Jonathan Levin’s enthusiasm for music is infectious. And he wants to spread his enthusiasm for all things piano to the residents of Johnston County by bringing together an accomplished list of performers at the Clayton Music Festival, Feb. 8 – 15, 2013.
Growing up in Clayton, he was introduced to the piano by a happenstance purchase his father made when Levin was nine years old. One day his father brought home a Clavinova keyboard and announced that Levin and his brother would be taking piano lessons.
Levin began taking piano lessons with Dara Edwards, a piano teacher in Clayton, who currently runs the Riverwood Music Academy. At his first recital under Ms. Edwards’ instruction, Levin became addicted to performance.
“There’s something very rewarding about it,” said Levin of his first time in the spotlight. He was nine at the time.
Levin went on to make his debut with the Raleigh Symphony Orchestra when he was 15. He has performed with the Durham Symphony and the North Carolina Symphony, and at Carnegie Hall, Steinway Hall and the Consulate General of the Republic of Poland. Most recently he was awarded Second Prize at the Los Angeles International Liszt Competition and was recipient of the Alan Walker Award from the American Liszt Society.
Levin was quite self-motivated after that first recital and credits Dara Edwards for helping him achieve his success. She knew that Levin was very talented and therefore introduced him to Marilyn Brown, the founder and director of the Raleigh Conservatory.
Under Brown’s instruction, Levin was challenged to step up his abilities and was introduced to a wider variety of music.
Levin went on to study privately in Manhattan with Craig Ketter, one of Brown’s former students. While there he was accepted into the Manhattan School of Music and was exposed to people with Levin’s energy and love for music.
They had that “obsessive element that you have to have to develop these skills,” said Levin.
Off the top shelf
Levin understands that classical music is misunderstood by many as something out of reach, or perhaps even out of touch. Through his performances, Levin “seeks to provide a format where those new to classical music can discover something remarkable they didn’t know they would enjoy,” while at the same time giving seasoned concert goers a fresh perspective.
Levin’s personal goal is intertwined with his goal in creating the Clayton Piano Festival. Through educational outreach, the young artist’s seminar and performances from five classical pianists, the festival seeks to bring great music to people of all ages and levels of exposure to classical music.
There are handfuls of great performances available in Raleigh, Durham or Chapel Hill any given month. Levin aspires to have people from those areas driving to Clayton to see similar great performances.

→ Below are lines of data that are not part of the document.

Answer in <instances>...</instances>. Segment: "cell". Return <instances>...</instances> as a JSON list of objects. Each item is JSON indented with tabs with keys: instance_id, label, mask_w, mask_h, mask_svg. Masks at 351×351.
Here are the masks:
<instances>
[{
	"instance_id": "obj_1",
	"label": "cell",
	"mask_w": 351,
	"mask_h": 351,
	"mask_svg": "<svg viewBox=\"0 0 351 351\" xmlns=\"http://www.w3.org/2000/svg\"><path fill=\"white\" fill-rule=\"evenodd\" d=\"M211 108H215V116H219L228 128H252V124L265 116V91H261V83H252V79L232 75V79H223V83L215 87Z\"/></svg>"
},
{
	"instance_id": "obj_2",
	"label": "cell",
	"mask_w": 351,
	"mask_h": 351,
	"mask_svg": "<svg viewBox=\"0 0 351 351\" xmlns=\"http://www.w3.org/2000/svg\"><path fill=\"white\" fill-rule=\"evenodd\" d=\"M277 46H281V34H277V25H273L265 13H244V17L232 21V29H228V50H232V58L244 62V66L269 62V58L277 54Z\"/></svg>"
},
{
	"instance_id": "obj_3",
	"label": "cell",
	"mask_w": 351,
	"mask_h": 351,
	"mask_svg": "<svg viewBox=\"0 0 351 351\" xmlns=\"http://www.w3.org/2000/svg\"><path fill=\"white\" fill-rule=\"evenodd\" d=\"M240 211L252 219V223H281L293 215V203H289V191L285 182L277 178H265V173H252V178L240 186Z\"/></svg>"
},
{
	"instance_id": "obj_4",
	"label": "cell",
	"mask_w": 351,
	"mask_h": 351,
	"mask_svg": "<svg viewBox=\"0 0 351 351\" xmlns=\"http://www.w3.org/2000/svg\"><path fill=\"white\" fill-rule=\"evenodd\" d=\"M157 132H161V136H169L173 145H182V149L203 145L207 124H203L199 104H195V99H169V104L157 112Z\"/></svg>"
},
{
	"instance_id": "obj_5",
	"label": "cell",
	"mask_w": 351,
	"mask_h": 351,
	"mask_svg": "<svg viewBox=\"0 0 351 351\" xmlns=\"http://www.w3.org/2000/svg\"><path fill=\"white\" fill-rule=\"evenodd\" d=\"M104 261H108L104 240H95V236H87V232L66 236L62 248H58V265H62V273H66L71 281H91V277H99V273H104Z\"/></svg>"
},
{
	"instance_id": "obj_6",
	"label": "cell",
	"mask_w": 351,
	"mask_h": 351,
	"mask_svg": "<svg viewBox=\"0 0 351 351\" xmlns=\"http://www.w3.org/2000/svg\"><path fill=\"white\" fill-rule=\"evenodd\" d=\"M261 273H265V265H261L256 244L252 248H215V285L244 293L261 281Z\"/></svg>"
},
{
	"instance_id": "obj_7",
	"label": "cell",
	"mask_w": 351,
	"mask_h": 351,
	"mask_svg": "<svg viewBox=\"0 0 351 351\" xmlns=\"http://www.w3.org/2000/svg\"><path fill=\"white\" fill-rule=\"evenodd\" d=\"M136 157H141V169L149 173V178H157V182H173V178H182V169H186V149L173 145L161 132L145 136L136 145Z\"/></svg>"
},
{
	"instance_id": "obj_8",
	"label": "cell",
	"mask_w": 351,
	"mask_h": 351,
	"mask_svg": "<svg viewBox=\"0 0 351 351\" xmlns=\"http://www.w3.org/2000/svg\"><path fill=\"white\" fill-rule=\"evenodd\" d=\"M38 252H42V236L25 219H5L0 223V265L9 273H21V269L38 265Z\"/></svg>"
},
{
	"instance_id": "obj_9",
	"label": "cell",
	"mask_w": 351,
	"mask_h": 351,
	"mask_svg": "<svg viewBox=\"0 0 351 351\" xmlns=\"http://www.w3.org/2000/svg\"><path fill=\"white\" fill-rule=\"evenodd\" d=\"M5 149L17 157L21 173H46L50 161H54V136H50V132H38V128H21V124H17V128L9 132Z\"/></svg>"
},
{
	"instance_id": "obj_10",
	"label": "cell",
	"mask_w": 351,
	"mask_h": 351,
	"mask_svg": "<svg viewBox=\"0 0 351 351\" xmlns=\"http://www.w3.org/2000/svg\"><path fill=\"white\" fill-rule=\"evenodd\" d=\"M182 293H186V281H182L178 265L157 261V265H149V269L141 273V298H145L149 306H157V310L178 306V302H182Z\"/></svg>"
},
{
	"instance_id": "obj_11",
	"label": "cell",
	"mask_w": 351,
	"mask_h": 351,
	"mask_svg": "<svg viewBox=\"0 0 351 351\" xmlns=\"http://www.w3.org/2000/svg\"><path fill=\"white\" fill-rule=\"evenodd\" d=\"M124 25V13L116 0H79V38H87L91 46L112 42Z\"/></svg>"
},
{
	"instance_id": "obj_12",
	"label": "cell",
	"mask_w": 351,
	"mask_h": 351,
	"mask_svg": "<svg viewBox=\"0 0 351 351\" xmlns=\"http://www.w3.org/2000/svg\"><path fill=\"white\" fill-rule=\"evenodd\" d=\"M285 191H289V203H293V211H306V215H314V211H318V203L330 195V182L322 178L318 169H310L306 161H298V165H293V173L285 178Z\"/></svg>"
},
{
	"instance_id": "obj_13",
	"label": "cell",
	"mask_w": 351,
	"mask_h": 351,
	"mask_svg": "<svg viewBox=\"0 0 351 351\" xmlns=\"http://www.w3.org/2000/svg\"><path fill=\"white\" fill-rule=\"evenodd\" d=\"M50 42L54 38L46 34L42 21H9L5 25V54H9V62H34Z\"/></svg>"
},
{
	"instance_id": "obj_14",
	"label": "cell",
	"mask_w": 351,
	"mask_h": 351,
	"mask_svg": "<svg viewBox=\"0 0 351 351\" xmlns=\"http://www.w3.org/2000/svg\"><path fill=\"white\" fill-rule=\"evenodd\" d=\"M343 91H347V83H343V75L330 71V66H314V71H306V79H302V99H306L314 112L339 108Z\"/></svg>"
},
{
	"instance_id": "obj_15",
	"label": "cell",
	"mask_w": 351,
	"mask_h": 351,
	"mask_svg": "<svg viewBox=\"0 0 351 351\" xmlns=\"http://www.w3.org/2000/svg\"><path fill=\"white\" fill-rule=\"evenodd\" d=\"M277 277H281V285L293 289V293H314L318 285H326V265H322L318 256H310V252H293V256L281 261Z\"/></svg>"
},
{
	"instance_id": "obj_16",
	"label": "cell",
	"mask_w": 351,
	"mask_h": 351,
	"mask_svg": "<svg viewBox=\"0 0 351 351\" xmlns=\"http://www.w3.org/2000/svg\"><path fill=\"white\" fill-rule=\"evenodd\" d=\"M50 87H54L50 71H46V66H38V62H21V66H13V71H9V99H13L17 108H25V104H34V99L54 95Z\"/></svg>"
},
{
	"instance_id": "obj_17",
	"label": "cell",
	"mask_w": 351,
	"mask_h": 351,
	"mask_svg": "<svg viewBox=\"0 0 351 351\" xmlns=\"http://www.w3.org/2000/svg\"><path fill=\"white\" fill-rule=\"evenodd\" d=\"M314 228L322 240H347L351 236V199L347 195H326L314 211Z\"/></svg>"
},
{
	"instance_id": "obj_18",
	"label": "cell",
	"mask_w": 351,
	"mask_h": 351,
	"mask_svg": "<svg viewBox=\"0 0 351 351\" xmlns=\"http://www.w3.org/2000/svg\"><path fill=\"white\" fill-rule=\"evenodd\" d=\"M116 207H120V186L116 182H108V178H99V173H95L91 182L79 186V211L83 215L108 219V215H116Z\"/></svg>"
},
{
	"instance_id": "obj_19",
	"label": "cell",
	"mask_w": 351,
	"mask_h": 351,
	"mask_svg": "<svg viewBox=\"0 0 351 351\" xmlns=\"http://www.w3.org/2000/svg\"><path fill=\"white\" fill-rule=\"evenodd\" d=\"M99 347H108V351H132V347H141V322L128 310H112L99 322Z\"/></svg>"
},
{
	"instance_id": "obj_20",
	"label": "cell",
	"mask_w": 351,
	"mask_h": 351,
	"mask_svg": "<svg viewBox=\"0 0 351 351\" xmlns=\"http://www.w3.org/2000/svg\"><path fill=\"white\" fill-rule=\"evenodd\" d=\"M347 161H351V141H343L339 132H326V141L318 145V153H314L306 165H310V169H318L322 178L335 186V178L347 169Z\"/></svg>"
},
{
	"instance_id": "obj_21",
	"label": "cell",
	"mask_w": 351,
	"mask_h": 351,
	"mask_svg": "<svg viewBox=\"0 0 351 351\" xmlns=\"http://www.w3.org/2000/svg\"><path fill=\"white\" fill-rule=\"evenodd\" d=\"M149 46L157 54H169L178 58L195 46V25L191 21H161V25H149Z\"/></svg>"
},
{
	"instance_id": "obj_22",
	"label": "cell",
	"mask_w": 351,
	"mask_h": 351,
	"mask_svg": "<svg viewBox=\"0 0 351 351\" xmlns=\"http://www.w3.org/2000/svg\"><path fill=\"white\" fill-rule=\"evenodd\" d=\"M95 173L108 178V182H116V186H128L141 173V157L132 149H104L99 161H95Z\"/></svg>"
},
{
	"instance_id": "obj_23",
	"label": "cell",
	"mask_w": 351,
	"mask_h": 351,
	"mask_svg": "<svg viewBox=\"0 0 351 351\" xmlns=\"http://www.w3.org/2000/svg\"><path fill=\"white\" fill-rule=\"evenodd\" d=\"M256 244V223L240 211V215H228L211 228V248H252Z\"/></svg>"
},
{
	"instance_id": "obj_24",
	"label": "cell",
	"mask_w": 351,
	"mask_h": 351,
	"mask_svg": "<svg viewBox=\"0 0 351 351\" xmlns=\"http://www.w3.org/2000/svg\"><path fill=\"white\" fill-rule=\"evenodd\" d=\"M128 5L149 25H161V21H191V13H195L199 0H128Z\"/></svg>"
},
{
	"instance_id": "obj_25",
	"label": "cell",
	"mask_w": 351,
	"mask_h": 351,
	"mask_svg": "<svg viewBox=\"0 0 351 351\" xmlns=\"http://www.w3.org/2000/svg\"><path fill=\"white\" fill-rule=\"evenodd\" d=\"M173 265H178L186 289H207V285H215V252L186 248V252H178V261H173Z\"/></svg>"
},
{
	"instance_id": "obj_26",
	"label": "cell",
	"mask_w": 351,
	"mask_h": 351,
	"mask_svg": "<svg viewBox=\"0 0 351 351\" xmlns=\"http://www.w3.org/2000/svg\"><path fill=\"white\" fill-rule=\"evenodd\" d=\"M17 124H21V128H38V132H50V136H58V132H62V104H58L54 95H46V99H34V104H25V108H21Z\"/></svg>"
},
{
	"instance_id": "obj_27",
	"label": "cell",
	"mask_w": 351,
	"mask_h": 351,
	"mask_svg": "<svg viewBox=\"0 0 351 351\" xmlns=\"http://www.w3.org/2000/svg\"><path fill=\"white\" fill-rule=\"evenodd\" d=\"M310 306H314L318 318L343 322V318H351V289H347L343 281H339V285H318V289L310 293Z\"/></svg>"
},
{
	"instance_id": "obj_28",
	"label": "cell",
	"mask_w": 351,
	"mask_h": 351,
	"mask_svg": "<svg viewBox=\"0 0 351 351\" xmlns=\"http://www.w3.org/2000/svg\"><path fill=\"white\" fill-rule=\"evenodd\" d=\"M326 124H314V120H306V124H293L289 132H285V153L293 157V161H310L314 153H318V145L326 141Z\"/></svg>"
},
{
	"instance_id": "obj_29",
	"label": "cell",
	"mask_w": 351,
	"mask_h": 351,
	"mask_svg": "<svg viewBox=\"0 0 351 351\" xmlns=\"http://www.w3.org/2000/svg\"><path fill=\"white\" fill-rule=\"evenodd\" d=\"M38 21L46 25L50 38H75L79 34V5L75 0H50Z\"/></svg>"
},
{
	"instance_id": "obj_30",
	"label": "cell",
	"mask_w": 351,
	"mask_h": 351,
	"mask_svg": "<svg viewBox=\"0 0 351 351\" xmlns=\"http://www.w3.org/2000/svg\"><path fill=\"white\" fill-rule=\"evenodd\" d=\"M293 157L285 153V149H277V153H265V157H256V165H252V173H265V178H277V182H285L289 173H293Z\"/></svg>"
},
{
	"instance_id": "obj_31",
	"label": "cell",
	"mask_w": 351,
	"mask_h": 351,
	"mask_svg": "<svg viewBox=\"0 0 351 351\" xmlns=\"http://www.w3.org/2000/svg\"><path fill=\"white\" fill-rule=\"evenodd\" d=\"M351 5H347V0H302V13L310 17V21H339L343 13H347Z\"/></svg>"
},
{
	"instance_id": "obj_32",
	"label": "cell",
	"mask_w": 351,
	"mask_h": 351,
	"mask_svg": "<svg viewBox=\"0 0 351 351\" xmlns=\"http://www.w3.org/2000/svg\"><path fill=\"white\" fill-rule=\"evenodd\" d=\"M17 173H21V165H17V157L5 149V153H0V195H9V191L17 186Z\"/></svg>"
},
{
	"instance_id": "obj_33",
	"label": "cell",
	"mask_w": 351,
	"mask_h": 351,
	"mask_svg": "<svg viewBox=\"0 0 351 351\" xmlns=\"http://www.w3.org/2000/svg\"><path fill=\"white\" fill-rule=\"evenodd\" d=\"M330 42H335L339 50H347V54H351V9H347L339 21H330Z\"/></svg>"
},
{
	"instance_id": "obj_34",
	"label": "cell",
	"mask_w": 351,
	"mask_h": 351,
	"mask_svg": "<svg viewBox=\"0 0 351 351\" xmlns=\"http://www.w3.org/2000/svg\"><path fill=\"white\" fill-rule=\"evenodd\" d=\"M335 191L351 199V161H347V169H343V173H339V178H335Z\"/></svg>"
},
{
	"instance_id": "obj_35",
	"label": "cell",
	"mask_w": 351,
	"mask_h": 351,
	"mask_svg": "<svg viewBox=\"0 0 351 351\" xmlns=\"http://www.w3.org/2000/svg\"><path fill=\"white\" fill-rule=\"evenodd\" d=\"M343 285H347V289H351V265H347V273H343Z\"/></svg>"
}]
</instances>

Levin admits that there’s a “personal connection with the audience that you won’t get with a larger audience in Raleigh.”
That’s because of the smaller venues and the narrative format embraced by the scheduled performers. Listening to music becomes more a meaningful experience with there’s a personal connection. Performers will share a bit about the music they will play, the composition and the composer, giving the listener some context.

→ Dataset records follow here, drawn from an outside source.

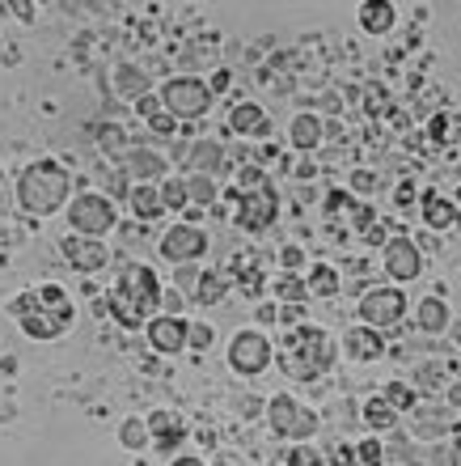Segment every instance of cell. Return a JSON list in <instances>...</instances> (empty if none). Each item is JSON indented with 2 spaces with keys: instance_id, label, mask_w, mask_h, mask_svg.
Here are the masks:
<instances>
[{
  "instance_id": "cell-1",
  "label": "cell",
  "mask_w": 461,
  "mask_h": 466,
  "mask_svg": "<svg viewBox=\"0 0 461 466\" xmlns=\"http://www.w3.org/2000/svg\"><path fill=\"white\" fill-rule=\"evenodd\" d=\"M335 365V344L330 335L314 322H301L292 331L279 335V369L296 381H314L317 373H326Z\"/></svg>"
},
{
  "instance_id": "cell-2",
  "label": "cell",
  "mask_w": 461,
  "mask_h": 466,
  "mask_svg": "<svg viewBox=\"0 0 461 466\" xmlns=\"http://www.w3.org/2000/svg\"><path fill=\"white\" fill-rule=\"evenodd\" d=\"M68 196H73V178H68V170L60 161H35L17 178V204L25 212H35V217L60 212L68 204Z\"/></svg>"
},
{
  "instance_id": "cell-3",
  "label": "cell",
  "mask_w": 461,
  "mask_h": 466,
  "mask_svg": "<svg viewBox=\"0 0 461 466\" xmlns=\"http://www.w3.org/2000/svg\"><path fill=\"white\" fill-rule=\"evenodd\" d=\"M68 229L81 233V238H97L102 242V233L119 229V217H115V204L106 196H97V191H85V196H76L68 204Z\"/></svg>"
},
{
  "instance_id": "cell-4",
  "label": "cell",
  "mask_w": 461,
  "mask_h": 466,
  "mask_svg": "<svg viewBox=\"0 0 461 466\" xmlns=\"http://www.w3.org/2000/svg\"><path fill=\"white\" fill-rule=\"evenodd\" d=\"M212 98H216V94H212L207 81H199V76H174V81H165V89H161V106H165L174 119H204Z\"/></svg>"
},
{
  "instance_id": "cell-5",
  "label": "cell",
  "mask_w": 461,
  "mask_h": 466,
  "mask_svg": "<svg viewBox=\"0 0 461 466\" xmlns=\"http://www.w3.org/2000/svg\"><path fill=\"white\" fill-rule=\"evenodd\" d=\"M267 420H271V429H276L279 437H288V441H309L317 432V416L309 407L296 403L292 394H276V399H271Z\"/></svg>"
},
{
  "instance_id": "cell-6",
  "label": "cell",
  "mask_w": 461,
  "mask_h": 466,
  "mask_svg": "<svg viewBox=\"0 0 461 466\" xmlns=\"http://www.w3.org/2000/svg\"><path fill=\"white\" fill-rule=\"evenodd\" d=\"M402 314H406V293L394 289V284H376V289H368V293L360 297V319H365V327L386 331V327L402 322Z\"/></svg>"
},
{
  "instance_id": "cell-7",
  "label": "cell",
  "mask_w": 461,
  "mask_h": 466,
  "mask_svg": "<svg viewBox=\"0 0 461 466\" xmlns=\"http://www.w3.org/2000/svg\"><path fill=\"white\" fill-rule=\"evenodd\" d=\"M9 314L22 322V331L30 335V339H60V335L68 331V327L43 306V297L38 293H22L17 301H9Z\"/></svg>"
},
{
  "instance_id": "cell-8",
  "label": "cell",
  "mask_w": 461,
  "mask_h": 466,
  "mask_svg": "<svg viewBox=\"0 0 461 466\" xmlns=\"http://www.w3.org/2000/svg\"><path fill=\"white\" fill-rule=\"evenodd\" d=\"M271 339L263 331H237L229 344V365L233 373H242V378H258L263 369L271 365Z\"/></svg>"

Jonathan Levin will kick off the Clayton Piano Festival with a free educational outreach performance of “Peter and the Wolf” at the Library of Johnston County and Smithfield on Thursday, Feb. 7 at 7 p.m. Several other educational outreach performances are scheduled prior to the festival, including one for homeschoolers at 11 a.m. on Wednesday, Feb. 6 at First Baptist Church in Garner. Contact Misty at email@example.com for more details.
Joining Levin for the festival are Margaret Evans, Randolph Foy, Matthew Harrison, Craig Ketter, Angelo Rondello and Vlada Yaneva. The complete festival schedule can be found at www.claytonpianofestival.org.